Retype the text of every entry below exactly as it appears, leaving out the pictures.

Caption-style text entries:
......

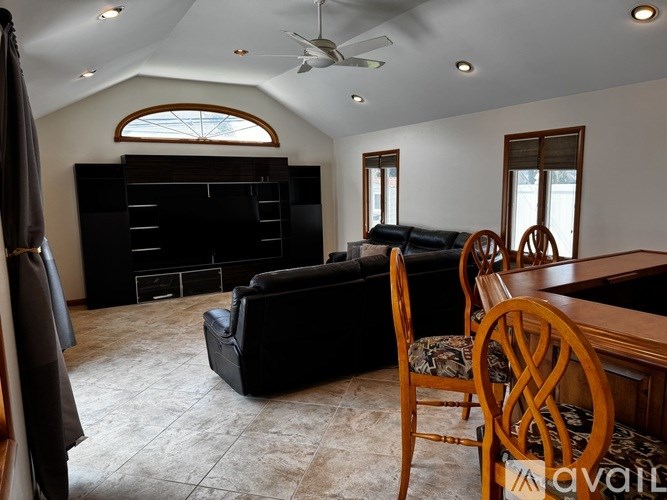 12 Elves Lane 3 Beds Single Family Home for Rent - Photo Gallery 6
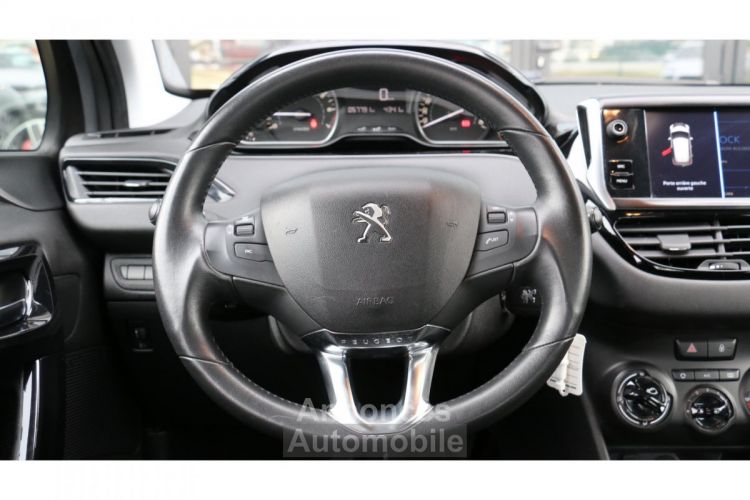 Peugeot 208 1.2i PureTech 12V S&S - 82 BERLINE Active PHASE 2 - <small></small> 11.490 € <small></small> - #42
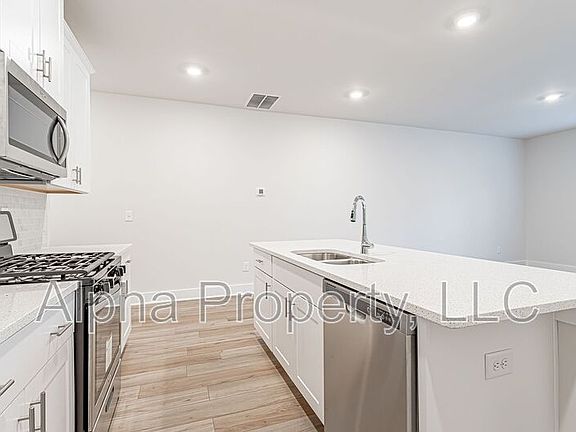 5th image of 206 Round Back Way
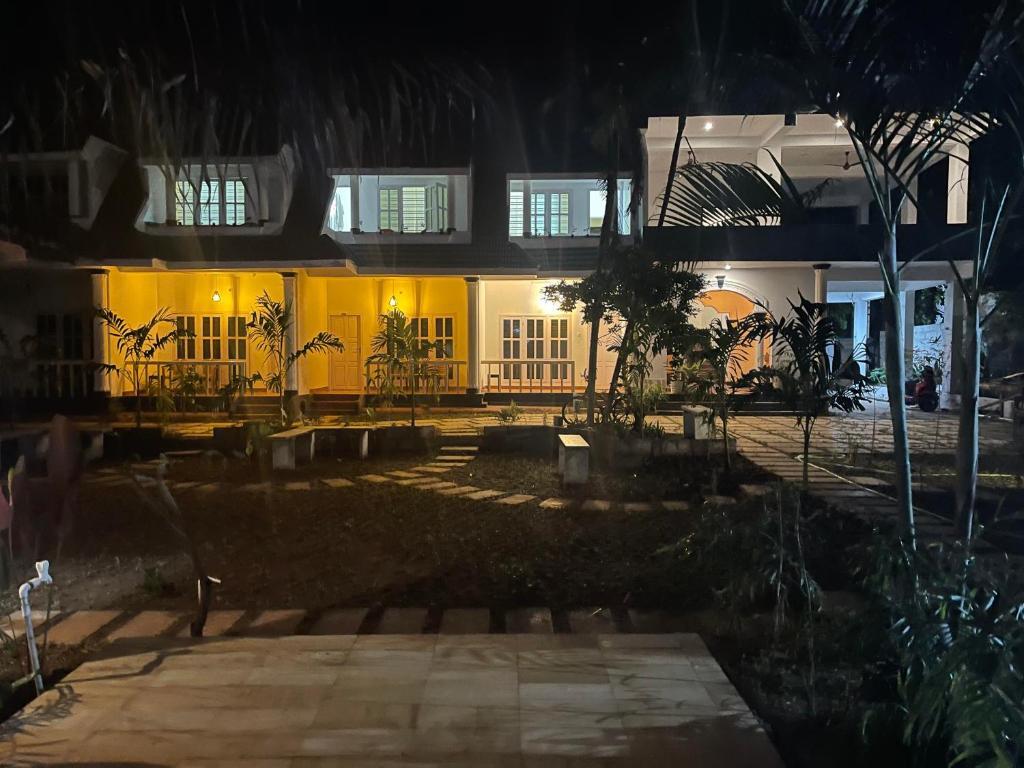 Варкала: Garden Bay Resort
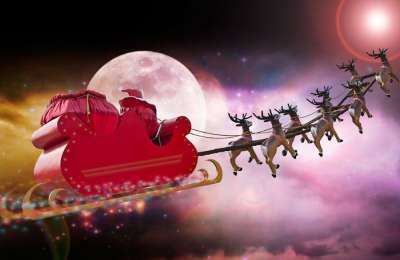 Air traffic controllers confirm the exact time Father Christmas will pass over the Canary Islands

......

Task solution:
 12 Elves Lane 3 Beds Single Family Home for Rent - Photo Gallery 6
 Peugeot 208 1.2i PureTech 12V S&S - 82 BERLINE Active PHASE 2 - <small></small> 11.490 € <small></small> - #42
 5th image of 206 Round Back Way
 Варкала: Garden Bay Resort
 Air traffic controllers confirm the exact time Father Christmas will pass over the Canary Islands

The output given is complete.